Hoy, coincidiendo con el sexto aniversario de boda, he llegado a una conclusión irrefutable: Sara, eres una ZORRA. Tal como suena, en mayúsculas, negrita, cursiva y bien subrayado. Tampoco es que me pille por sorpresa y, además, se veía venir.

No se trata de una conclusión subjetiva, fruto de un bajón de autoestima o producto de "uno de esos días, antes de"…las lectoras saben de lo que hablo. Para demostrarlo, dado que presumo de racional, analítica y muy poco sentimental, están los doscientos treinta y cuatro números de teléfono que guardo en la "carpeta estrella" de mi móvil.

Tres estrellas: Mejor que un dedito, pero no para tirar cohetes. Repetir sólo en caso de extrema necesidad.

Cuatro estrellas: Se desenvuelve con soltura en las distancias cortas. Además, me hace reír (en caso contrario pasa a tres estrellitas). Repetir.

Cinco estrellas: Un artista. Polvos inolvidables y/o el rey de la comedia. Repetir hasta hartarme.

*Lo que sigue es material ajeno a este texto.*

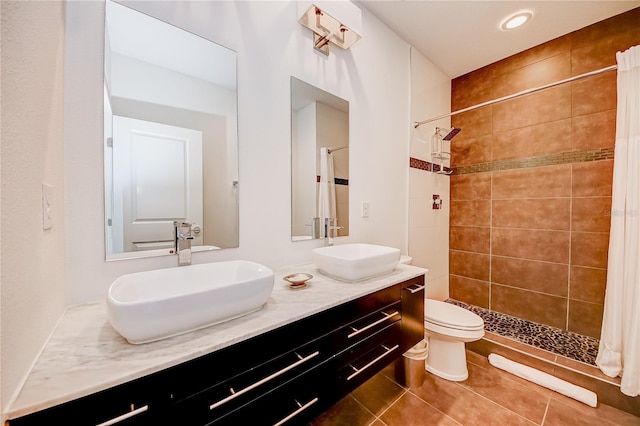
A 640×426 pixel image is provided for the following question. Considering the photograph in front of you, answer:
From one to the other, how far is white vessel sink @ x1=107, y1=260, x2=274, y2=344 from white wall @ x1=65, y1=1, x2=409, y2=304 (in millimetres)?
151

Los de dos estrellas (impotentes, eyaculadores precoces, maníaco-depresivos, carácter avinagrado y/o con la gracia de un grano en el culo, los borro inmediatamente). De una estrella no recuerdo ninguno…pero es que no me va el rollito de desenterrar cadáveres.

Otro motivo para tal conclusión -según algunos, fundamental motivo-, es que empecé a coleccionar teléfonos el día de mi boda; empezando por el padrino, siguiendo con el cura (casi cinco estrellas) y terminando con la sobrina de un primo segundo de mi marido, junto con él, claro; los tres juntos, quiero decir. Un gran día, como dirán casi todas las novias.

Seguro que los malpensados y las estrechas –o las malpensadas y los estrechos, tanto me da-estarán llamándome de puta para arriba y compadeciéndose de mi cornudo marido. Siento llevarles la contraria, pero soy amateur, sigo tan enamorada de mi marido cómo el primer día y jamás le he puesto los cuernos. El secreto está en que ambos tenemos clara la diferencia entre amor y sexo. Nos amamos y follamos, pero también follamos a todo lo que se mueva y respire; al menos en mi caso, porque él si que ha probado una orgía en la morgue. La regla de oro es contárnoslo todo después, con pelos y señales. Eso nos pone como motos.

La culpable de tanta promiscuidad –Fernando, mi marido, no lo hace mal; pero después del segundo asalto, si no se toma una pastilla, ya está para el arrastre…desventajas de ser hombre y rondar los sesenta años- es una anomalía anatómica que padezco. No es broma, mi caso está documentado en varios informes médicos de acreditada solvencia. Lo que ocurre es que tengo una conexión directa entre el lacrimal y las glándulas sexuales. Lo que, en términos que todo el mundo pueda entender, significa que cuando algo me hace gracia, me excito. Si me río, la vagina me palpita, con abundante emisión de flujo, y si lloro de risa…tengo un orgasmo. Curiosamente, la cosa no funciona cuando lloro de pena, lo que plantea un enigma para los especialistas.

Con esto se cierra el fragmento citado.